───── Given text ─────
# Cooling in hot weather when the power is out



## GaryGary (Jul 5, 2012)

Hi,

I know there are still a lot of people out there in 100F weather with no power for AC. 
I put together this list of cooling methods that work without power -- maybe helpful in some cases:
Build-It-Solar Blog: Cooling Without Power

Got any other ideas?

Gary

Share


----------



## begreen (Jul 5, 2012)

That's a good article. I remember reading an article way back when about using cooling tubes to naturally convect cool air into the house in Mother Earth News. If one has the right property, this seems like a good way to work with nature.

http://www.energysavers.gov/your_home/space_heating_cooling/index.cfm/mytopic=12460

Out here we have natural AC. When our summer high pressure system moves in (just arrived yesterday), our winds shift to the north, blowing air over Puget Sound right at our house. There is nothing like a giant 48F heat sink to cool the air down. (Or warm it up in the winter)


----------



## GaryGary (Jul 6, 2012)

begreen said:


> That's a good article. I remember reading an article way back when about using cooling tubes to naturally convect cool air into the house in Mother Earth News. If one has the right property, this seems like a good way to work with nature.
> 
> http://www.energysavers.gov/your_home/space_heating_cooling/index.cfm/mytopic=12460
> 
> Out here we have natural AC. When our summer high pressure system moves in (just arrived yesterday), our winds shift to the north, blowing air over Puget Sound right at our house. There is nothing like a giant 48F heat sink to cool the air down. (Or warm it up in the winter)
───── Dataset content ─────
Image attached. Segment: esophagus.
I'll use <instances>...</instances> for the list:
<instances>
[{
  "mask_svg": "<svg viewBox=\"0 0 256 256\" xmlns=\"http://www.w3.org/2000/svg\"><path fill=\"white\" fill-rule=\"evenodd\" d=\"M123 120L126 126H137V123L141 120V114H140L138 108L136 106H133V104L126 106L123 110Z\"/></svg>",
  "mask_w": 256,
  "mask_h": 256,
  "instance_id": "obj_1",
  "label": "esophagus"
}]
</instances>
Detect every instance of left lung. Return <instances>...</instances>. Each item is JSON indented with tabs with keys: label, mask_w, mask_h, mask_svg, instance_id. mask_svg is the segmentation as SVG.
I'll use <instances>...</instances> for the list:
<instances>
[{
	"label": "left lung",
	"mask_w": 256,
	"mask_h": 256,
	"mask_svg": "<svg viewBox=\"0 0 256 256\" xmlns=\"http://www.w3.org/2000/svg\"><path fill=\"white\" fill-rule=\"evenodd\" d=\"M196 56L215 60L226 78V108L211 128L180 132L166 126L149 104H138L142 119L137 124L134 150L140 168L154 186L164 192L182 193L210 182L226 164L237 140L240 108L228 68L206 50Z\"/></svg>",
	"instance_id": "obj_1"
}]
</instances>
─────
───── Dataset content ─────
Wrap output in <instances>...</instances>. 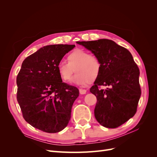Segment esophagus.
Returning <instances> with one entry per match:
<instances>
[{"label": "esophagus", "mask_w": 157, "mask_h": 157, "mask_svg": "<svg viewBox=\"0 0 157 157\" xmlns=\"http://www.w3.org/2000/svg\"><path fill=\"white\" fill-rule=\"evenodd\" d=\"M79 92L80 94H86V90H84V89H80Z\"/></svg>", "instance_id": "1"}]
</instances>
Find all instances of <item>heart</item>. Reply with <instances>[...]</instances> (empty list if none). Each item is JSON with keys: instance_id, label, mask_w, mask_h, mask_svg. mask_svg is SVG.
─────
= Task set =
- 1) In the forum thread on cooling without power, what water temperature does begreen give for Puget Sound?
- 2) List every blog, magazine, and web address mentioned in the forum thread on cooling without power.
- 3) Carry the forum thread on cooling without power forward from the point where it stops.

= Expected responses =
- 1) 48F

- 2)
- Build-It-Solar Blog: Cooling Without Power
- Mother Earth News
- http://www.energysavers.gov/your_home/space_heating_cooling/index.cfm/mytopic=12460

- 3)
 
Hi,
I've put together all the material I could find over time on Earth Tubes here: http://www.builditsolar.com/Projects/Cooling/passive_cooling.htm#Other

I'm personally on the fence about whether its a good way to go -- its certainly not as simple to do a good and safe earth tube system as it first appears when you look at it, but some of them do seem to work OK.  Europe seems to have done more on developing systems that work well.

Has anyone here tried one?  

Gary


----------



## begreen (Jul 6, 2012)

Old Elky had his house set up this way. Said it worked pretty well for him. We have no need for it, but if I lived in back east with the right land setup and had a backhoe, I'd probably try it.


----------



## begreen (Jul 6, 2012)

How about a solar powered swamp cooler?

http://robotfun.wordpress.com/2011/12/21/swampcooler/


----------



## Adabiviak (Jul 7, 2012)

We'll get triple-digit weather for an average of one to maybe three weeks a year. Our local waterways are all snow melt, so I actually look forward to this time so I can swim in them with some level of comfort. Otherwise we just dress light, maybe take a cold shower or play in the sprinkler, and leave the windows open at night. Unless we get into the 105°F+ range, it's just 'really warm'. If there's no power, we're likely to go out swimming anyway. My other favorite pastime during this season is watching the wood piles season... this is usually when new cracks in the ends of the wood become very pronounced, and the once-true stack begins to noticeably distort as the splits shrink.


----------



## jebatty (Jul 7, 2012)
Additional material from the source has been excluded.